There are thirty-seven licensed recreational cannabis vendors in Illinois. According to nonprofit organization IllinoisPolicy.com, “Beginning in mid-2020, Illinois will grant additional licenses to dozens of new stores, processors, cultivators, and transporters.”

The state will beginning granting new licenses in May, said the Chicago Tribune, and officials already have selected the first round of seventy-five licensees from more than seven hundred applications.

Illinois residents are allowed to possess up to thirty grams of cannabis (a little over an ounce), up to five grams of cannabis concentrate, and are limited to a total of five hundred milligrams of THC, for edibles and other products. Visitors to Illinois are permitted to have half of those amounts, per product category, for personal consumption.

Prior to legalization, Illinois Governor J.B. Pritzker issued more than 11,000 pardons for cannabis offenses as a New Year’s Eve nod of support for legal cannabis legislation, as well as to to address “the 50-year-long war on cannabis,” Pritzker said in a statement.

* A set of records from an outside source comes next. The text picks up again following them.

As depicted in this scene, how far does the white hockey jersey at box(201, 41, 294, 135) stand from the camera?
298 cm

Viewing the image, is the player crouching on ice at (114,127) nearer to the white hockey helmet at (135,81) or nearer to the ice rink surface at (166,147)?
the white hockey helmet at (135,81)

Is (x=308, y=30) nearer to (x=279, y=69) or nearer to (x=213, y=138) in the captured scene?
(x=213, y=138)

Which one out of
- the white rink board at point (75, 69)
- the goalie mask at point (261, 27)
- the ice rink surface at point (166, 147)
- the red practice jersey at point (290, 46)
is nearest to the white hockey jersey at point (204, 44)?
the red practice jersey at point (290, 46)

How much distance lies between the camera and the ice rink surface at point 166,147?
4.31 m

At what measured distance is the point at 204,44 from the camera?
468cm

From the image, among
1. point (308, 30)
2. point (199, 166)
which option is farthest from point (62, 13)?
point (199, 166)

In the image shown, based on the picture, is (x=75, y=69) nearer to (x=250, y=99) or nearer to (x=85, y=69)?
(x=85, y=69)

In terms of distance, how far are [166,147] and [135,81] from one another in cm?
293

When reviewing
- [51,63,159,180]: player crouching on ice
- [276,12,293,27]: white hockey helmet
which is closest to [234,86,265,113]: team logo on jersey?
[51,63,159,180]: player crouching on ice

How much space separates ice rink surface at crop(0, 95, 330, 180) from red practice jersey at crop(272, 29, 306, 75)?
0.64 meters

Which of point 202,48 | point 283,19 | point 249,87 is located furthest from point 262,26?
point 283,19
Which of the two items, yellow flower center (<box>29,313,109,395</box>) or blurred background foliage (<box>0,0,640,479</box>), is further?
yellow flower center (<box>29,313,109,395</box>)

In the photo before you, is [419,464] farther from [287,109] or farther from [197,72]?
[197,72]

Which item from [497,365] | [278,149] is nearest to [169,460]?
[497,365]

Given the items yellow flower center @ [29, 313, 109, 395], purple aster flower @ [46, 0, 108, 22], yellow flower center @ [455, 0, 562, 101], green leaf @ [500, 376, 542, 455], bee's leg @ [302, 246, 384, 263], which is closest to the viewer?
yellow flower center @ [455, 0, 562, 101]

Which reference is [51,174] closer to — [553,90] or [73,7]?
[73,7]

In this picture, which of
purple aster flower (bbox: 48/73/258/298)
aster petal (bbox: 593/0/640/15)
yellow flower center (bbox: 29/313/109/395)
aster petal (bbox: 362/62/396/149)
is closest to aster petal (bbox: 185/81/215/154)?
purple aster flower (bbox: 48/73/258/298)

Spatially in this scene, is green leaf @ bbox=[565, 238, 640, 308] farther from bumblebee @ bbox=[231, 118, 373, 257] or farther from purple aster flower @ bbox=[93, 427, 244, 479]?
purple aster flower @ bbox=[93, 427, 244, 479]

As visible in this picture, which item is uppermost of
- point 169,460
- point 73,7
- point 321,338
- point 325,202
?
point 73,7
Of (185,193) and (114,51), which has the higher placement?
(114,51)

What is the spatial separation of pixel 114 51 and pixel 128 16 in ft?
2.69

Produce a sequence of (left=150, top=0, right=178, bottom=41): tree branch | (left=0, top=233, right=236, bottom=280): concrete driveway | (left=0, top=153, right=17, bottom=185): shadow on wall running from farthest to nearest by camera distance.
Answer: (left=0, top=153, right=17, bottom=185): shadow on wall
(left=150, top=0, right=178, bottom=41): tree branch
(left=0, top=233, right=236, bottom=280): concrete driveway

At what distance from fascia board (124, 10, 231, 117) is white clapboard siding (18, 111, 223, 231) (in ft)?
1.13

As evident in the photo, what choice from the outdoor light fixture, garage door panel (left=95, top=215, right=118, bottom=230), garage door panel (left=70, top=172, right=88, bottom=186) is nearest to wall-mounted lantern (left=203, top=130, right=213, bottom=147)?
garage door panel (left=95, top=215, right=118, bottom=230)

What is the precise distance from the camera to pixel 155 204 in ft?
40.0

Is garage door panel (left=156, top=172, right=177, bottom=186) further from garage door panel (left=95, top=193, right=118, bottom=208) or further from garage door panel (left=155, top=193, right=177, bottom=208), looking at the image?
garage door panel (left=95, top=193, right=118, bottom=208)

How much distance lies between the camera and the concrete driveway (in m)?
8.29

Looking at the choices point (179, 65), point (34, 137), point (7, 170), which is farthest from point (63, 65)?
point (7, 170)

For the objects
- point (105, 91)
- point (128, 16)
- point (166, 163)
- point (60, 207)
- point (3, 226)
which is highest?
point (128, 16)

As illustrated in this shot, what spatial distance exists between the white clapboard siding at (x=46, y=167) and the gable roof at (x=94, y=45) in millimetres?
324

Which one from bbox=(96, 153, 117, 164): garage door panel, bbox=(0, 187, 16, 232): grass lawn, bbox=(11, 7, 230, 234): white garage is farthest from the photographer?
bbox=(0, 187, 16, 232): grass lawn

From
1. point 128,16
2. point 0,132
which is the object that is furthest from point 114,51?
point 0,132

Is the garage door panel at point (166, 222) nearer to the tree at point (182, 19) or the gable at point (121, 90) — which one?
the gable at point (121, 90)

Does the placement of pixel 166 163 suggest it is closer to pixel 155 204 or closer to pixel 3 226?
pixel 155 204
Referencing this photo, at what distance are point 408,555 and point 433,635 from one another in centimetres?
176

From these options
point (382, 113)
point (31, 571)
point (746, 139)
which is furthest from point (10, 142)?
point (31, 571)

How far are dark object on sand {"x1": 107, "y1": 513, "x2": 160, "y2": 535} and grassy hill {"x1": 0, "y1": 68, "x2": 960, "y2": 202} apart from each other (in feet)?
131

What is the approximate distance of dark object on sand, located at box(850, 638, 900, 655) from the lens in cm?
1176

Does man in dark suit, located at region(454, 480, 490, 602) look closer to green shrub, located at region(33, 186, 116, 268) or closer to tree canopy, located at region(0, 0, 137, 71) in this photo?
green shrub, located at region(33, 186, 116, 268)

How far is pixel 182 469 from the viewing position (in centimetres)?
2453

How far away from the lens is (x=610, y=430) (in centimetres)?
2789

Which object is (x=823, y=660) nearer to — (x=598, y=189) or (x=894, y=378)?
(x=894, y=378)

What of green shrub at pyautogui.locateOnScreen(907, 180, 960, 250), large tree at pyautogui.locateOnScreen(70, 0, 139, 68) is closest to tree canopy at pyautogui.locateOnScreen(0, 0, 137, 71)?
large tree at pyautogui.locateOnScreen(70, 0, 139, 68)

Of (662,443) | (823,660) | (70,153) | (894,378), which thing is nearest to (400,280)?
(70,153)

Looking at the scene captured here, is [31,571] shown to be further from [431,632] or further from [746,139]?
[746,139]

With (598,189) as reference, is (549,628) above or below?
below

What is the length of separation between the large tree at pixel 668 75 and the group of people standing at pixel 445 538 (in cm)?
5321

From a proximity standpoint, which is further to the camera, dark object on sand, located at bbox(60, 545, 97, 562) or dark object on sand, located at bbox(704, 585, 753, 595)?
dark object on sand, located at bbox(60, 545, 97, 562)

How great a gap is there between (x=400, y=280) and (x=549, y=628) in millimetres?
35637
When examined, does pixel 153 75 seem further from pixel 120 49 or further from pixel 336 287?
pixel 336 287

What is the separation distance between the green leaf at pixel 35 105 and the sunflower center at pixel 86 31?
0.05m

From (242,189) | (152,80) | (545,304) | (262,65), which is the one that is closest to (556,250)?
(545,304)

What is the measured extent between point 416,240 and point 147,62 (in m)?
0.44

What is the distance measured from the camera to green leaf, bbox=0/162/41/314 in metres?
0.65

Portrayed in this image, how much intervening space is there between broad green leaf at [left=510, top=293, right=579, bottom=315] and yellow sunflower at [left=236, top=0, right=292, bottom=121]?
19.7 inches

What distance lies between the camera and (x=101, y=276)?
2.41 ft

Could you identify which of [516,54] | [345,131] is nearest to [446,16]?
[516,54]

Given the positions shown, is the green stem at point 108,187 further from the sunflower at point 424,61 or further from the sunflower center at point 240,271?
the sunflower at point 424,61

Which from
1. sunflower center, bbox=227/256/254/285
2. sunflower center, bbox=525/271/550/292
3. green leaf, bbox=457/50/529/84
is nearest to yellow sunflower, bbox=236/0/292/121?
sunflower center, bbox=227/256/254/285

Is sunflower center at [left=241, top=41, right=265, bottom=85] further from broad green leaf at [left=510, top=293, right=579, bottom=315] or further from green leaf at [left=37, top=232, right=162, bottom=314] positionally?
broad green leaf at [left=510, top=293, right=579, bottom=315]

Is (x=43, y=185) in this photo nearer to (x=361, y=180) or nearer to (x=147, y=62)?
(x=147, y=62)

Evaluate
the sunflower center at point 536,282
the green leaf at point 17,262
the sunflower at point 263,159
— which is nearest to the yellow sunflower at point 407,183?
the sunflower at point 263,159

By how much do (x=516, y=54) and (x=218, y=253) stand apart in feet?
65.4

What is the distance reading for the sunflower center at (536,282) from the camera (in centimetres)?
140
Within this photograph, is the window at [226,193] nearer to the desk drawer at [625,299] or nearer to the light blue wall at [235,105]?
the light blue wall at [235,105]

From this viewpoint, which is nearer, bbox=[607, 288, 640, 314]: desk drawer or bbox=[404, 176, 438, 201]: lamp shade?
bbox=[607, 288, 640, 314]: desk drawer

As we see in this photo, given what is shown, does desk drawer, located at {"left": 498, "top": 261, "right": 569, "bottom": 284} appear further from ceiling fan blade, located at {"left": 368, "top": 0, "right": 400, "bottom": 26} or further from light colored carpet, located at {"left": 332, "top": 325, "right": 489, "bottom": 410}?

“Tomorrow when adult-use cannabis becomes legal, pay attention to the fact that we are beginning to accomplish four very important things: We are ending the 50-year-long war on cannabis. We are restoring rights to many tens of thousands of Illinoisans. We are bringing regulation and safety to a previously unsafe and illegal market. And we are creating a new industry that puts equity at its very core,” he said further.